**TO DO:**
1: From the timer patent text below, return the stretch from "Other features of" through "the step-advance feature.".
2: In the timer patent text below, what does ideal operation of the solenoid clutch require?

**TEXT BLOCK:**
+++

Since the first and second cam means of the present invention are unidirectional cam means, i.e., they do not have to be returned by a spring to a zero position, the contact members associated with said cam means can be made rapidly by dropping one contact onto another one. The rapid opening and closing of contacts is required for ideal operation of the solenoid clutch.

Another advantage of the timer of the present invention is that the contact members associated with the aforementioned second cam means can be shorted together to continually and rapidly drive the control cams of the timer. Hence a rapid advance can be easily obtained.

Other features of the timer of the present invention will become apparent as this specification progresses.

It is an object of the present invention, therefore, to provide a timer having a step-advance feature with selective time intervals and a rapid advance feature.

It is another object of the present invention to provide a timer having a single driving means for the stepadvance feature and the rapid advance feature, said drive means also being the means for rotating the means for establishing the time intervals for the step-advance feature.

It is a further object of the present invention to provide a timer having a first cam means for determining the time interval for step-advancing said timer and a second cam means for determining the amount of angular advance of the control cams of said timer, said first and said second cam means being driven by a single driving means.

The present invention, in another of its aspects, relates to novel features of the instrumentalities described herein for teaching the principal object of the invention and to the novel principles employed in the instrumentalities whether or not these features and principles may be used in the said object and/ or in the said field.

Other objects of the invention and the nature thereof will become apparent from the following description considered in conjunction with the accompanying drawings and wherein like reference numbers describe elements of similar function therein and wherein the scope of the invention is determined rather from the dependent claims.

For illustrative purposes, the invention will be described in conjunction with the accompanying drawings in which:

FIGURE 1 is a perspective view of the timer of the present invention.

FIGURE 2 is a diagram showing the cooperation of the various transmission elements of the timer of the present invention.

FIGURE 3 is a sectional view 33 taken from FIG- URE 4 showing the meshing of the various gears in the transmission of the timer of the present invention.

+++

**DATA ENTRIES:**
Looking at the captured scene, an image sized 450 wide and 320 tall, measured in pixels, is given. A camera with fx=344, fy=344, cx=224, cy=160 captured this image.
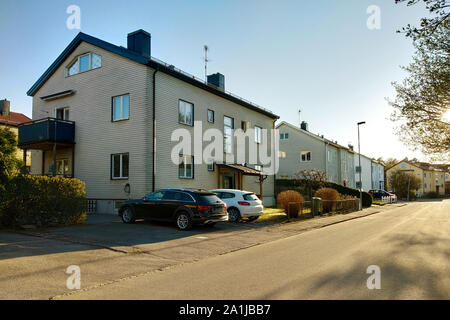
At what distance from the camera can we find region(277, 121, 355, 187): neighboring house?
144 feet

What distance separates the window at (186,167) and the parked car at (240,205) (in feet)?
12.8

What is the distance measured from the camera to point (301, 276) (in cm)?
632

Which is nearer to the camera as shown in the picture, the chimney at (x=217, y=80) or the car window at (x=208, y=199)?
the car window at (x=208, y=199)

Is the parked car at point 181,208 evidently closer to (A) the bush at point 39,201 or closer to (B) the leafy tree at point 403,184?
(A) the bush at point 39,201

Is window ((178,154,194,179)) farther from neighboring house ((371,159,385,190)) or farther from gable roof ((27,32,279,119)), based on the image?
neighboring house ((371,159,385,190))

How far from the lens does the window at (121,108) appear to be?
729 inches

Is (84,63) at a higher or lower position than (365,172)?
higher

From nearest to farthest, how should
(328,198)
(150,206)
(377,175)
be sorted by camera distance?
1. (150,206)
2. (328,198)
3. (377,175)

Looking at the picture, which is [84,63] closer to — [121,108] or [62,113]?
[62,113]

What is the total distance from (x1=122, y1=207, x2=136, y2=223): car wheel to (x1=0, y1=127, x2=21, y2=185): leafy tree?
4.48 meters

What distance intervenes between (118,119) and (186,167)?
4596mm

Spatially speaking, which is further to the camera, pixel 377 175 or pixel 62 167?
pixel 377 175

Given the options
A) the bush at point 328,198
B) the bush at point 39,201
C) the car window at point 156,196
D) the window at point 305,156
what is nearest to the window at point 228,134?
the bush at point 328,198

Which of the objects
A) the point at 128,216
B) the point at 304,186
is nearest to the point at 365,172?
the point at 304,186
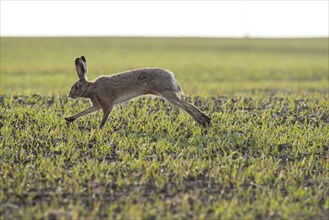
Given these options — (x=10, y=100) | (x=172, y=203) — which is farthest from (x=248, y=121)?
(x=10, y=100)

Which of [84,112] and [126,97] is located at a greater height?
[126,97]

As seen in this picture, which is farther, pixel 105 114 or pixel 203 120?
pixel 203 120

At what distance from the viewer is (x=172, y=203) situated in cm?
692

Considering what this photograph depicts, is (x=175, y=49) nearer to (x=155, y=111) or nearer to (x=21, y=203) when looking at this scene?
(x=155, y=111)

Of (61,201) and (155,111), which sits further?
(155,111)

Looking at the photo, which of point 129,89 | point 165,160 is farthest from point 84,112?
point 165,160

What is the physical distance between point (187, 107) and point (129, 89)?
1152mm

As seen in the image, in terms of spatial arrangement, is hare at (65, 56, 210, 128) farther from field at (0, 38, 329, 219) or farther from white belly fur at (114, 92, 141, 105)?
field at (0, 38, 329, 219)

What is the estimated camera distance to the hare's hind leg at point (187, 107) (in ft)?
34.3

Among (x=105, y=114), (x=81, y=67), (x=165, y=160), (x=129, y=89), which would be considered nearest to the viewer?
(x=165, y=160)

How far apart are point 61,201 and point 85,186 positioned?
0.57 m

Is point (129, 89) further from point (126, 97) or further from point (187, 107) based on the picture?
point (187, 107)

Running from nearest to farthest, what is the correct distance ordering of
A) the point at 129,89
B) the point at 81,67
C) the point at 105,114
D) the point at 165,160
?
the point at 165,160
the point at 81,67
the point at 105,114
the point at 129,89

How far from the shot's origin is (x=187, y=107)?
10.6 m
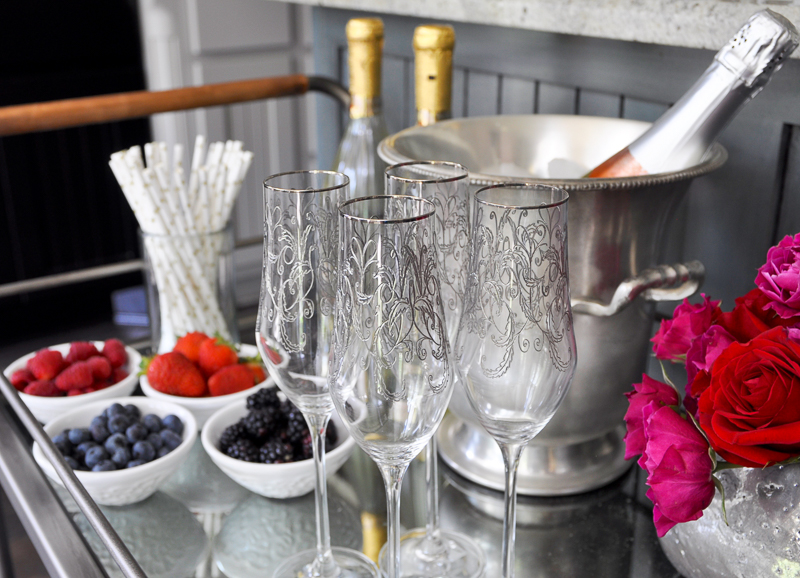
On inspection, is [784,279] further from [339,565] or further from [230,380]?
[230,380]

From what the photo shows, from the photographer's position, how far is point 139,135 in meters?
2.32

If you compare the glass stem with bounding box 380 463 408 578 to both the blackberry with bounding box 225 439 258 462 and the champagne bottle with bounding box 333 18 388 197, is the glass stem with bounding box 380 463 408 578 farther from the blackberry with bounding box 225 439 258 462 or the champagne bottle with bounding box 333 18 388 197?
the champagne bottle with bounding box 333 18 388 197

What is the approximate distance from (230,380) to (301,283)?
1.03 ft

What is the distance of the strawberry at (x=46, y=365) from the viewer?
0.75 metres

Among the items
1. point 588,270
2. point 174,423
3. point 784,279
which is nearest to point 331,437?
point 174,423

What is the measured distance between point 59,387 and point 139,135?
1729 millimetres

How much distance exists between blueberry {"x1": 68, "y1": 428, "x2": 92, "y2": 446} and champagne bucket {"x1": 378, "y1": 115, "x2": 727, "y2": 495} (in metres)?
0.30

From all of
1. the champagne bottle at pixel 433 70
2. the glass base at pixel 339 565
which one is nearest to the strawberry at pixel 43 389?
the glass base at pixel 339 565

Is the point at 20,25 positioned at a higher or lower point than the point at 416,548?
higher

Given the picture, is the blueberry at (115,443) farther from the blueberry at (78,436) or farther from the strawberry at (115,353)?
the strawberry at (115,353)

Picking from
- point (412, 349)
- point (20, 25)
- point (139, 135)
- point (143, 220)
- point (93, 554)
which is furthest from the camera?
point (139, 135)

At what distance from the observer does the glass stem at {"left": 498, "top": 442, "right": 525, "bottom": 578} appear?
450 mm

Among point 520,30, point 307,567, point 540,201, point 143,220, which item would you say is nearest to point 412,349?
point 540,201

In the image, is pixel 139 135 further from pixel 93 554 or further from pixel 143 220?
pixel 93 554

+++

**ANSWERS PER TASK:**
1:
Other features of the timer of the present invention will become apparent as this specification progresses.

It is an object of the present invention, therefore, to provide a timer having a step-advance feature with selective time intervals and a rapid advance feature.

It is another object of the present invention to provide a timer having a single driving means for the stepadvance feature and the rapid advance feature, said drive means also being the means for rotating the means for establishing the time intervals for the step-advance feature.

2: It requires the rapid opening and closing of contacts.